Firmin Abauzit (1679–1767) was a French scholar who worked on physics, theology and philosophy, and served as librarian in Geneva (Switzerland) during his final 40 years. Abauzit is also notable for proofreading or correcting the writings of Isaac Newton and other scholars.
Firmin Abauzit was born of Huguenot parents November 11, 1679 at Uzes, in Languedoc. His father died when he was but two years of age; and when, on the revocation of the Edict of Nantes in 1685, the authorities took steps to have him educated in the Roman Catholic faith, his mother contrived his escape.
For two years his brother and he lived as fugitives in the mountains of the Cevennes, but they at last reached Geneva, where their mother afterwards joined them on escaping from the imprisonment in which she was held from the time of their flight. Abauzit at an early age acquired great proficiency in languages, physics, and theology.
In 1698, he traveled to Germany, then to Holland, where he became acquainted with Pierre Bayle, Pierre Jurieu and Jacques Basnage. Proceeding to England, he was introduced to Sir Isaac Newton, who found in him one of the earliest defenders, against Castel of his discoveries. Newton corrected in the second edition of his Principia an error pointed out by Abauzit, and, when sending him the Commercium Epistolicum, said, "You are well worthy to judge between Gottfried Leibniz and me."
The reputation of Abauzit induced William III to request him to settle in England, but he did not accept the king's offer, preferring to return to Geneva. There, from 1715 he rendered valuable assistance to a society that had been formed for translating the New Testament into French. He declined the offer of the chair of philosophy at the University of Geneva in 1723. He assisted in the French language New Testament in 1726. In 1727, he was granted citizenship in Geneva, and he accepted the office of honorary librarian to Geneva, the city of his adoption. It was while he was in Geneva in his later years that he authored many of his works. Here also was the city of his death past the age of 87, on March 20, 1767.

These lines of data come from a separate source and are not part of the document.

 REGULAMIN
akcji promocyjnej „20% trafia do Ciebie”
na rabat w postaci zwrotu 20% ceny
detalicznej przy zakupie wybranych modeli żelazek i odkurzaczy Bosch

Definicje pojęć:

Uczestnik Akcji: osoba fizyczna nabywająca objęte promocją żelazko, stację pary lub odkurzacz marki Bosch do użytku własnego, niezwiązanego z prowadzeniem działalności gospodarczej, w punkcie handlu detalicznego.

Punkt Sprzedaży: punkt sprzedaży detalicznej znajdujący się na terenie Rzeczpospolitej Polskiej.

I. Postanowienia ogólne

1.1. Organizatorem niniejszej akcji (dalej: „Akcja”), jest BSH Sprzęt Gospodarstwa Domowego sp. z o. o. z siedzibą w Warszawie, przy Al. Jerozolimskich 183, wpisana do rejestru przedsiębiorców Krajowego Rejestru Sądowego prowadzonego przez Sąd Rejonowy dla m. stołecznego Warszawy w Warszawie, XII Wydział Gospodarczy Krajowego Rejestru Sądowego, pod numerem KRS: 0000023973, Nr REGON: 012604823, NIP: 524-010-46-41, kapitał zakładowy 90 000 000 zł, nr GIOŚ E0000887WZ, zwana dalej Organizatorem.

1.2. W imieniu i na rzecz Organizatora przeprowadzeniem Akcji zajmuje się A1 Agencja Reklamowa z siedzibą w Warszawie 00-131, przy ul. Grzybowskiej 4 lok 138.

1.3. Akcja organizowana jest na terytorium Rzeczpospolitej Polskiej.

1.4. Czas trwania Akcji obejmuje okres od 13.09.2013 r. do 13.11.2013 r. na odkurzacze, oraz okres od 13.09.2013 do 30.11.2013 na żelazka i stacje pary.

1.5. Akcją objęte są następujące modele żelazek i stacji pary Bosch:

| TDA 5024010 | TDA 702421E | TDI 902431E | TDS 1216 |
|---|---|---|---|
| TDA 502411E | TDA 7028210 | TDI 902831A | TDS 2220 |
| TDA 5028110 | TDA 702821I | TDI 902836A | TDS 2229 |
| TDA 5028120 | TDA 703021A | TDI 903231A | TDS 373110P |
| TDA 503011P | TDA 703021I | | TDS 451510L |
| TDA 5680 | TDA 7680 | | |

Abauzit was a man of great learning and of wonderful versatility. Whatever chanced to be discussed, it used to be said of Abauzit that he seemed to have made it a subject of particular study. Rousseau, who was jealously sparing of his praises, addressed to him, in his Julie, ou la nouvelle Heloise, a fine panegyric; and when a stranger flatteringly told Voltaire he had come to see a great man, the philosopher asked him if he had seen Abauzit. Among his acquaintances, Abauzit claimed Rousseau, Voltaire, Newton, and Bayle.
Little remains of the labours of this intellectual giant, his heirs having, it is said, destroyed the papers that came into their possession, because their own religious opinions were different. A few theological, archaeological, and astronomical articles from his pen appeared in the Journal Helvetique and elsewhere, and he contributed several papers to Rousseau's Dictionnaire de musique (1767). He wrote a work throwing doubt on the canonical authority of the Apocalypse, which called forth a reply from Dr Leonard Twells, and was published in Denis Diderot's Encyclopedie. He also edited and made valuable additions to Jacob Spon's Histoire de la republique de Geneve. A collection of his writings was published at Geneva in 1770 (Oeuvres de feu M. Abauzit), and another at London in 1773 (Oeuvres diverses de M. Abauzit).